Mafuyu Kitahara, Keiichi Tajima, Kiyoko Yoneyama
Proceedings of Meetings on Acoustics, 19, 2013 Peer-reviewedLead author
The functional load of phonemes is a long-standing, but not a main-stream notion in modern linguistics: that some pairs of phonemes distinguish more words than other pairs is intuitively plausible, but hard to quantify. Meanwhile, neighborhood effects in word recognition and production have been one of the central topics in psycholinguistics, leading to a wide variety of investigations. However, the Greenberg-Jenkins calculation, the most common definition of phonological neighborhood, deals only with deletion, addition, and substitution of phonemes, lacking any consideration of prosody. For example, homophones, which cannot be segmental neighbors and thus excluded in most neighborhood research, can be distinctive if lexical accent is specified.

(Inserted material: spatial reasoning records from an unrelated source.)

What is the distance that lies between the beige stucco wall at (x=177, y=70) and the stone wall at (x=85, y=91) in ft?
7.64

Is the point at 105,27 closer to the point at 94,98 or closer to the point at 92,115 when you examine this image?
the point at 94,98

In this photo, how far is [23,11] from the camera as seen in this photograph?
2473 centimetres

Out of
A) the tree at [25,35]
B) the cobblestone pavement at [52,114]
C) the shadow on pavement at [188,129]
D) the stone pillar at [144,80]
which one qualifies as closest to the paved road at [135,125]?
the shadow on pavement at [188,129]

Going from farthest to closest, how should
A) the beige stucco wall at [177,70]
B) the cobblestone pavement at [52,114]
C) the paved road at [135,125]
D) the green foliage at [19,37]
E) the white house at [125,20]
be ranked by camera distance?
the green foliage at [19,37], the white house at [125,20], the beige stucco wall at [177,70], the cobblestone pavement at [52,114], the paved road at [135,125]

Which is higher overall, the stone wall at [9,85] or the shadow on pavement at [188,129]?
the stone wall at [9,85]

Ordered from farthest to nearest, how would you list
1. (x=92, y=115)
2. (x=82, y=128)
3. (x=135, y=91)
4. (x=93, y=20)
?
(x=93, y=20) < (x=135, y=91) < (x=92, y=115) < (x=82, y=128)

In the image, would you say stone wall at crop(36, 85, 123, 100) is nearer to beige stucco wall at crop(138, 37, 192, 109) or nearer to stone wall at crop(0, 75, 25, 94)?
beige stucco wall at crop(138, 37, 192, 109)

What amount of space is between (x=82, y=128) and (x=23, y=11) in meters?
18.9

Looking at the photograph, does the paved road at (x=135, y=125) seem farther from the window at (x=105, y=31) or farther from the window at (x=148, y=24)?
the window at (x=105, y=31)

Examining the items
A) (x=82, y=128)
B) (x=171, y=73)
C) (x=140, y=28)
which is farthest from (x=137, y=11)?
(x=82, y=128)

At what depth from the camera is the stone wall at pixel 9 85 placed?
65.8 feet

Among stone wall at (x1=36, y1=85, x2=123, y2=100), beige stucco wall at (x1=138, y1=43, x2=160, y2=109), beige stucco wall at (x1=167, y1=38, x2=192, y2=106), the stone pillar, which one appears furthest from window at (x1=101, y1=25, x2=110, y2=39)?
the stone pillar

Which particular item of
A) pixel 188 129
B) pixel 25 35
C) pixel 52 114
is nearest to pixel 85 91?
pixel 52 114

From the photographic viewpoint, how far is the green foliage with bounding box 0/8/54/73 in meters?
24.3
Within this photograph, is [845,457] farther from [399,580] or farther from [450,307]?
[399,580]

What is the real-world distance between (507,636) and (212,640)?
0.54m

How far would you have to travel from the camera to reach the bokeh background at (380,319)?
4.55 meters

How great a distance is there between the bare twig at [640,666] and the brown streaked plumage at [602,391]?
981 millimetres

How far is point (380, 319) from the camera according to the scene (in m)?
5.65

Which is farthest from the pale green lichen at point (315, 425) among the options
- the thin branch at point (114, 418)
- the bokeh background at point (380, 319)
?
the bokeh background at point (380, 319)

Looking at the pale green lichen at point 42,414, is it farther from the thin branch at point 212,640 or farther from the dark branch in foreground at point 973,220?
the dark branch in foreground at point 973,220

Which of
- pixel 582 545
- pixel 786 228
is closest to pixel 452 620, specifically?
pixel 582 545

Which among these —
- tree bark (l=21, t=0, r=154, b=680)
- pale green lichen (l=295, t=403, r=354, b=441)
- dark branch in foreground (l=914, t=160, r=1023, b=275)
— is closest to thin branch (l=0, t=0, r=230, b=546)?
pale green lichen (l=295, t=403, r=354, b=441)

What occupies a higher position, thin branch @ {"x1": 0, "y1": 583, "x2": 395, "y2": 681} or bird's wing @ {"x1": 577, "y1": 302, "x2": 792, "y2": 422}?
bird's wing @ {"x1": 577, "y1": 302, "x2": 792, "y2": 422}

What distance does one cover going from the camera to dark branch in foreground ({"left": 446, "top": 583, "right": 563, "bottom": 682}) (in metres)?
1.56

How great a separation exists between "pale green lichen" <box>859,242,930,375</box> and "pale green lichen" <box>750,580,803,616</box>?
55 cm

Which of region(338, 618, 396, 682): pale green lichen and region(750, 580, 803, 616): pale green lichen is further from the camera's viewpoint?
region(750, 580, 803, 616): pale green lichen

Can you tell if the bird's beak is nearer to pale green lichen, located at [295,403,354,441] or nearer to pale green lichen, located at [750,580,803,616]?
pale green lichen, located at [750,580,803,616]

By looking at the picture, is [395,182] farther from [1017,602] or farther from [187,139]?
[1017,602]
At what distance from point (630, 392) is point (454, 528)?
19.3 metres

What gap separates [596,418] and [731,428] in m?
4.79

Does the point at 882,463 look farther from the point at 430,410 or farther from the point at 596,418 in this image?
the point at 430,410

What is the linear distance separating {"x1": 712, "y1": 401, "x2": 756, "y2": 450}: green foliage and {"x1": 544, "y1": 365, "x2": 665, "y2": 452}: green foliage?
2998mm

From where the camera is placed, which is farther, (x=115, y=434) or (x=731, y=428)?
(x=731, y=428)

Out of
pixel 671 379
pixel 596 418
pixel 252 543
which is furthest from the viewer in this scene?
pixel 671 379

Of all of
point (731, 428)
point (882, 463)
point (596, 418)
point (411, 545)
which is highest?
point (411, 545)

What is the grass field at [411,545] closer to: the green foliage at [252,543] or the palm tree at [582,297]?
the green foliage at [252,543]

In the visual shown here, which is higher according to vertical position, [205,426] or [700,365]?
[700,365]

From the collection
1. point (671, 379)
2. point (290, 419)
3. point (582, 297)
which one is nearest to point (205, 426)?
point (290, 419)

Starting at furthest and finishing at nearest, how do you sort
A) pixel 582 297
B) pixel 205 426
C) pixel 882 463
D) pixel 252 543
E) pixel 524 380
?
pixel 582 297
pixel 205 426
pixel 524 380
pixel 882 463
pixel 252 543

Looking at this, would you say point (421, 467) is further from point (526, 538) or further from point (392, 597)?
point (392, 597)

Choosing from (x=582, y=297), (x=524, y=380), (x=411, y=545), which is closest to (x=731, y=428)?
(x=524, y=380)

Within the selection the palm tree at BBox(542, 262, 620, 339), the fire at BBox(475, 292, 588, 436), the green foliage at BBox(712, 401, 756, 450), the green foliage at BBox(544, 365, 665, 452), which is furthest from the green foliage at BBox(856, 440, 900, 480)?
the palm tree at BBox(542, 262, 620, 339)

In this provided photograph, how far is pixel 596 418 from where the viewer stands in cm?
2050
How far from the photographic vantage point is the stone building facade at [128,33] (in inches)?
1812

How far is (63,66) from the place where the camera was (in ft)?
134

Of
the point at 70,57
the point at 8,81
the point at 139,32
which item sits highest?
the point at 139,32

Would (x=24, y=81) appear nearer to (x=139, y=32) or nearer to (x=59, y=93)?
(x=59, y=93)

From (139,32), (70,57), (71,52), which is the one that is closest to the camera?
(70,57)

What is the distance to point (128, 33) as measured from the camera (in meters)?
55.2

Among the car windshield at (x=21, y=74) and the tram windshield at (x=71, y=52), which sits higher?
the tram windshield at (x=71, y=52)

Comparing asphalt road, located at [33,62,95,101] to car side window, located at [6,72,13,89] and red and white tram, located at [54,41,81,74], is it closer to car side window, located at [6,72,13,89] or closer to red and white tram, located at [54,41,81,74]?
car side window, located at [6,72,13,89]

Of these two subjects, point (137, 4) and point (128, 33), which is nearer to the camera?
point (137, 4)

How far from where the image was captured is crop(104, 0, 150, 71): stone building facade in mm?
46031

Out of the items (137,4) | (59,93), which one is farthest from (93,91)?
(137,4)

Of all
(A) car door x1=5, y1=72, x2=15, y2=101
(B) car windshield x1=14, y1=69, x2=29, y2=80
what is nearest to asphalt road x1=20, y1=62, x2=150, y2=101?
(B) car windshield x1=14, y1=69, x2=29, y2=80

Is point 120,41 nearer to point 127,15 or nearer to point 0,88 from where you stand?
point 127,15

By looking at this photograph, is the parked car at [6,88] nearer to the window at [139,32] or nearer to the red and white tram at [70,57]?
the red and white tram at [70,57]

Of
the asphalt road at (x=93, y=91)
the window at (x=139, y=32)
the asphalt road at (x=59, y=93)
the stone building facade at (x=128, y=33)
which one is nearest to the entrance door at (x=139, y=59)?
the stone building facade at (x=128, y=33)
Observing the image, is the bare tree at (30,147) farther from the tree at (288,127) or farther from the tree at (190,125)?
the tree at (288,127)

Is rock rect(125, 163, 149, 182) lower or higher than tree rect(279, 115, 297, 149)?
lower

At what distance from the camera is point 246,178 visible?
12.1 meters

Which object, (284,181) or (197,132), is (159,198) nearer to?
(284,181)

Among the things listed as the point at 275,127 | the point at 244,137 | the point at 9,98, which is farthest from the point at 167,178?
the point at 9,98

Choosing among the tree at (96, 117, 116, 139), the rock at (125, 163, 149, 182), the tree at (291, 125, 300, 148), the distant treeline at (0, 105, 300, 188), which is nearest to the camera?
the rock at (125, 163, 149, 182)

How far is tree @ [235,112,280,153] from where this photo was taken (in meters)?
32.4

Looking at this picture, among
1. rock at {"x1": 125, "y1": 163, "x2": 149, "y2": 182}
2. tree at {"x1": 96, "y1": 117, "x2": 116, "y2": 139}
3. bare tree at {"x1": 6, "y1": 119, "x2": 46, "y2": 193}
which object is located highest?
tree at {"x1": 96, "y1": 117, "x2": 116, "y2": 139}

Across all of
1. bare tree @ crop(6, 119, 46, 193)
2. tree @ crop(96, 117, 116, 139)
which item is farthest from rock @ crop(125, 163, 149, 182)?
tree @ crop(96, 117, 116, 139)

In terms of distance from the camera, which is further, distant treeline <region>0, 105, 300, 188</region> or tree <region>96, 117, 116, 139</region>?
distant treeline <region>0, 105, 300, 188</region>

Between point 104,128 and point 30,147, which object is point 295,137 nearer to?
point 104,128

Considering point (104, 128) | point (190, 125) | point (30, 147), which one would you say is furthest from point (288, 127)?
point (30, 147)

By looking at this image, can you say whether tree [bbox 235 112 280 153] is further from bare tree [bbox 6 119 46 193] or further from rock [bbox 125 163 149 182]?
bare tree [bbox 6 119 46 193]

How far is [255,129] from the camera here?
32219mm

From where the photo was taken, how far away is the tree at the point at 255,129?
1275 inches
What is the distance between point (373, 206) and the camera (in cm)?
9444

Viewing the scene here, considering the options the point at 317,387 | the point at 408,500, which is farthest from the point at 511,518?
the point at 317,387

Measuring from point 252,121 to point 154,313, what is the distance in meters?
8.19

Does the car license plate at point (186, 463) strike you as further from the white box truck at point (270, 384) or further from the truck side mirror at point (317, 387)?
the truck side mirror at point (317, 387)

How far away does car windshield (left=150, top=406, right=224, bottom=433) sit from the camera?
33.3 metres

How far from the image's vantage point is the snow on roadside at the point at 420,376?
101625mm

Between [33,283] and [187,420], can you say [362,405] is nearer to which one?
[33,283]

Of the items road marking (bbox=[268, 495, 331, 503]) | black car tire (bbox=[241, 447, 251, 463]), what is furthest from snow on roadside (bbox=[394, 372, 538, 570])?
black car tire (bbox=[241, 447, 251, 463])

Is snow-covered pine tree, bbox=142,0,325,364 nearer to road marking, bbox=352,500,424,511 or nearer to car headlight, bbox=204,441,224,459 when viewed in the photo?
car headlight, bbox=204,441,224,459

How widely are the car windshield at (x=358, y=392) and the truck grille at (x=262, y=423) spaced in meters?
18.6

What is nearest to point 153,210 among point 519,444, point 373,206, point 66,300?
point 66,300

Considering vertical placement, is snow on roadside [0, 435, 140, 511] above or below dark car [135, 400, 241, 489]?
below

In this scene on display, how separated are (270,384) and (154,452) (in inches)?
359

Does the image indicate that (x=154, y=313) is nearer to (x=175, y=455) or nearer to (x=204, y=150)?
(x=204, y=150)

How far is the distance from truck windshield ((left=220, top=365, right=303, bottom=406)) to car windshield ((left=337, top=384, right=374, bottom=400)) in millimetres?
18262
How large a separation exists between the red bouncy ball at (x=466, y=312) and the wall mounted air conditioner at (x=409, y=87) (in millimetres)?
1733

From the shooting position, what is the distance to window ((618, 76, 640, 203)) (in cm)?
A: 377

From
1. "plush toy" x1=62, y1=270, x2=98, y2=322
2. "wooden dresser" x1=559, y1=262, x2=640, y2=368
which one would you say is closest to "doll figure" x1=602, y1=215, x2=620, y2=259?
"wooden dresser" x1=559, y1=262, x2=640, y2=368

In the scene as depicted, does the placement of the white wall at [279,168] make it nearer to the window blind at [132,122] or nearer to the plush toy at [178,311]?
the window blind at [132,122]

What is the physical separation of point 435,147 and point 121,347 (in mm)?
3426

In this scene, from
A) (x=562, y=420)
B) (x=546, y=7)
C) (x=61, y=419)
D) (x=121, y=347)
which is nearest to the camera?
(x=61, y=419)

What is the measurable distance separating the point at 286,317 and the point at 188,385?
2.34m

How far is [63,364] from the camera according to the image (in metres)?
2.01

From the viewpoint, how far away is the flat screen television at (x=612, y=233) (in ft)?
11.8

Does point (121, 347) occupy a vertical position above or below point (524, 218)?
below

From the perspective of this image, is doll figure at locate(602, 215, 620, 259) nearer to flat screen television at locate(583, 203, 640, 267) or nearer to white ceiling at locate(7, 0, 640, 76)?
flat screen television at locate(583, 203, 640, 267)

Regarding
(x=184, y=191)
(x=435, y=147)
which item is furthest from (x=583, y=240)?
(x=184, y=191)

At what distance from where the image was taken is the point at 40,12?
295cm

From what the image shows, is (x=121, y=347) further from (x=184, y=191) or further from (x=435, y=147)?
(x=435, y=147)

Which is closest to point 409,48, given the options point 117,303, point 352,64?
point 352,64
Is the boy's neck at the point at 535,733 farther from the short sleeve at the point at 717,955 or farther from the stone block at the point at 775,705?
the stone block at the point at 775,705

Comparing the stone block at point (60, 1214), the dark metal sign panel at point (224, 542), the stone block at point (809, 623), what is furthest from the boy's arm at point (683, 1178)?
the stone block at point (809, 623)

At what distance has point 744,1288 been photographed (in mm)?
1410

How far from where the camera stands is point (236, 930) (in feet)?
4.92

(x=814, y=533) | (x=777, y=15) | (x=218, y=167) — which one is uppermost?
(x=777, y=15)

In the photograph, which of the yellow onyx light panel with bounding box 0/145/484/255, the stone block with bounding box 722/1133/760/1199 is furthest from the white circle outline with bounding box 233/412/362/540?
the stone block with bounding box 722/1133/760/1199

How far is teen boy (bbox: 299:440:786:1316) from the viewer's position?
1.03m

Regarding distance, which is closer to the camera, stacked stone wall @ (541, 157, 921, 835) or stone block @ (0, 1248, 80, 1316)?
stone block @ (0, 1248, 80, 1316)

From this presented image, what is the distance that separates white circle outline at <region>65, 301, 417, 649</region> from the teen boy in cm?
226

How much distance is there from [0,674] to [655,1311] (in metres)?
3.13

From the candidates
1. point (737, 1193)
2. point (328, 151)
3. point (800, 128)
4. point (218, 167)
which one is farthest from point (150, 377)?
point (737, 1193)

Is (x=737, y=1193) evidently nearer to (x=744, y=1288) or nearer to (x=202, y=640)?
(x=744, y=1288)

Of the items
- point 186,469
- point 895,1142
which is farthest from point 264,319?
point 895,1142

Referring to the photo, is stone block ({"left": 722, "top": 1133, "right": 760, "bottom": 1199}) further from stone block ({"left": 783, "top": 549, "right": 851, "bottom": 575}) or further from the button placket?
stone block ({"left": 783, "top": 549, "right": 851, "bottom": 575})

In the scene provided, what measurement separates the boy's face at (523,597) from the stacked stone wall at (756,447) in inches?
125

The role of onset/rhyme distinction in neighborhood calculation has been discussed, but morae, another basic unit of prosody, were not mentioned in the literature. We propose a novel method for calculating the functional load based on a prosodically extended neighborhood analysis. It is a frequency-weighted neighborhood density summed across neighbors for a particular phoneme. Accentual distinctions, morae or syllables, and context effects within a word are taken into account. The proposed method gives a better account for the difference in the acquisition order of segments across languages. © 2013 Acoustical Society of America.